Long range

Long range forecasts provide information about expected future atmospheric and oceanic conditions, averaged over periods of one to three months. Like the medium and extended ranges, the long range forecasts are produced by the IFS coupled ocean-atmosphere model. Long term predictions rely on aspects of Earth system variability which have long time scales (months to years) and are, to a certain extent, predictable. The most important of these is the ENSO (El Nino Southern Oscillation) cycle. Although ENSO is a coupled ocean-atmosphere phenomenon centred over the tropical Pacific the influence of its fluctuations extends around the world. Many other sources of predictability are also represented by the forecast system.

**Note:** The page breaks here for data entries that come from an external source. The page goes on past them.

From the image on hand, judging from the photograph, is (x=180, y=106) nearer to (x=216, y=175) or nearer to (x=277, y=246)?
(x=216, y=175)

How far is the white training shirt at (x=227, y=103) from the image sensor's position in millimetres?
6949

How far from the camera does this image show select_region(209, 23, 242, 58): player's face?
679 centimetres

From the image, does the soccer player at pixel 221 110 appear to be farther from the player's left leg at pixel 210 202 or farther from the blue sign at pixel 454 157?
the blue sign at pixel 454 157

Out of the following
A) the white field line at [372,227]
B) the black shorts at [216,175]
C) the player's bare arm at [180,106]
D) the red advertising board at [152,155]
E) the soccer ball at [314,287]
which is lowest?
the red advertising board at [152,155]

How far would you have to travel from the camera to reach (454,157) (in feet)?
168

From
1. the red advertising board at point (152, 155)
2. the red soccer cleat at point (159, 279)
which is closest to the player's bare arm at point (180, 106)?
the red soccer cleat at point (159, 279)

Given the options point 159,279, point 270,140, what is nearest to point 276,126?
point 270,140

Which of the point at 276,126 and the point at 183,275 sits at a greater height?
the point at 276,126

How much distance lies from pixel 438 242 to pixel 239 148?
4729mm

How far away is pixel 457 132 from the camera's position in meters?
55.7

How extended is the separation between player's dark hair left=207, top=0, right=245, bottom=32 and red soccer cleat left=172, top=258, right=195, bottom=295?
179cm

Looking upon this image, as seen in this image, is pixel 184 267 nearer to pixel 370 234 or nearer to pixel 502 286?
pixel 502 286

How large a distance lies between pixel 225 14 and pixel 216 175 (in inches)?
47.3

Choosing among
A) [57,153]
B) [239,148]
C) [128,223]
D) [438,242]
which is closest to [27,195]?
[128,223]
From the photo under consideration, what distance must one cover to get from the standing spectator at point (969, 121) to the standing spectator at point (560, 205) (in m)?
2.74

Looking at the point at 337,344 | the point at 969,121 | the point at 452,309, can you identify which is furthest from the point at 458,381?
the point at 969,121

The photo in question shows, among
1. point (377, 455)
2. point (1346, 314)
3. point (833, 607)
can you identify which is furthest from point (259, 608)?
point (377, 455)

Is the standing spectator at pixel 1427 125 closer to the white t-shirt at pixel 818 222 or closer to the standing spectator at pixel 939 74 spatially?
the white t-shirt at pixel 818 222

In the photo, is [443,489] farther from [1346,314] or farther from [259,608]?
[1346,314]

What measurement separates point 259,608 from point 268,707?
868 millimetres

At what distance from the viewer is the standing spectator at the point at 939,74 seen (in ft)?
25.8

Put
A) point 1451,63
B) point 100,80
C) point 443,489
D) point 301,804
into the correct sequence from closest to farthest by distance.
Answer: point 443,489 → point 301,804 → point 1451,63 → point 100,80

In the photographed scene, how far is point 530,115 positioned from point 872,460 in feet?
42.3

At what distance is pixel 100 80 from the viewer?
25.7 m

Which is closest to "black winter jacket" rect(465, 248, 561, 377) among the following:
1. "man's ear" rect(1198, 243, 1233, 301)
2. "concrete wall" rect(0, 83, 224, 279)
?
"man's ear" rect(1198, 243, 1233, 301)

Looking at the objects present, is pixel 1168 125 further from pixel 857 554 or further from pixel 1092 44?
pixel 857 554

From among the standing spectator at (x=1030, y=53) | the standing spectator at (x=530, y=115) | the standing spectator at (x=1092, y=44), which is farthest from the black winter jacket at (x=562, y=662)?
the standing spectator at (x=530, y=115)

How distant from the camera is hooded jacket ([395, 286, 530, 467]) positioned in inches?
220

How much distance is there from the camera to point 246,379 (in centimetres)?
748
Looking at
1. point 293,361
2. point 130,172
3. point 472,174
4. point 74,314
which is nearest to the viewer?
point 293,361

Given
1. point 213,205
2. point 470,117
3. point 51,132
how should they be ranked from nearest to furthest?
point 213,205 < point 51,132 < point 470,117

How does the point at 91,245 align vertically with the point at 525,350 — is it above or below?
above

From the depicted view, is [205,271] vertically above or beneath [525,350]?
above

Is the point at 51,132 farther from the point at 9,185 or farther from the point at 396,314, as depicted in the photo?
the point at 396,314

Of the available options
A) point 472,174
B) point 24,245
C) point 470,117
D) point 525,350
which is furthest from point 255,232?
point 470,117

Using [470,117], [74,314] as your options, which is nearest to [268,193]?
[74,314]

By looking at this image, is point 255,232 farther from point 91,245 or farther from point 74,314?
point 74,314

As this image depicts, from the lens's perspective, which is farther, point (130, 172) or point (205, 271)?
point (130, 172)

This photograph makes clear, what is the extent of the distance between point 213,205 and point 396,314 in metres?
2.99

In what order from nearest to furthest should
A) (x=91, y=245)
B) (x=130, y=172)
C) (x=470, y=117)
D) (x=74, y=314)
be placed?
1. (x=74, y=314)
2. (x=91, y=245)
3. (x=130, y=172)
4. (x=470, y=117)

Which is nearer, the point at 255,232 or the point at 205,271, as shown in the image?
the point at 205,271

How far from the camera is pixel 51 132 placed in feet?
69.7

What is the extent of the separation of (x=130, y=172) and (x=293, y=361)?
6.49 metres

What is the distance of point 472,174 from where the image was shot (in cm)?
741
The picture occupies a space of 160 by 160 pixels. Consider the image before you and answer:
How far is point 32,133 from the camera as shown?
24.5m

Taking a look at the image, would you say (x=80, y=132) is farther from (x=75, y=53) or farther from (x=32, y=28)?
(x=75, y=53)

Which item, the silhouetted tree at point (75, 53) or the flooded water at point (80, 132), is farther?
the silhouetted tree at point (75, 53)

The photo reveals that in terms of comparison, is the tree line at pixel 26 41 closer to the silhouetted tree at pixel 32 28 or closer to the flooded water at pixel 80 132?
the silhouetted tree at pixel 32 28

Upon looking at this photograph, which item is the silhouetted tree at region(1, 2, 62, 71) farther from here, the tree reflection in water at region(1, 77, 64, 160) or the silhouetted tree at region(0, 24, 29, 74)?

Long range forecasts are released every month and extend seven months in the future. Annual range forecasts are produced with the same system every three months, and extend thirteen months in the future.

Long and annual range forecast charts.

SEAS5

The fifth generation of the ECMWF seasonal forecasting system, SEAS5, was introduced in November 2017, replacing System 4. SEAS5 includes updated versions of the atmospheric (IFS) and ocean (NEMO) models and adds the interactive sea ice model LIM2.

SEAS5 data is contributed to the Copernicus Climate Change Service's multi-system seasonal forecast.

Documentation

         Please provide feedback on the SEAS5 user guide, so it can continue to be improved.

 

EUROSIP multi-model system

The EUROSIP multi-model seasonal forecasting system consists of a number of independent coupled seasonal forecasting systems integrated into a common framework. From March 2017  the systems include those from ECMWF, the Met Office, Météo-France, NCEP and JMA.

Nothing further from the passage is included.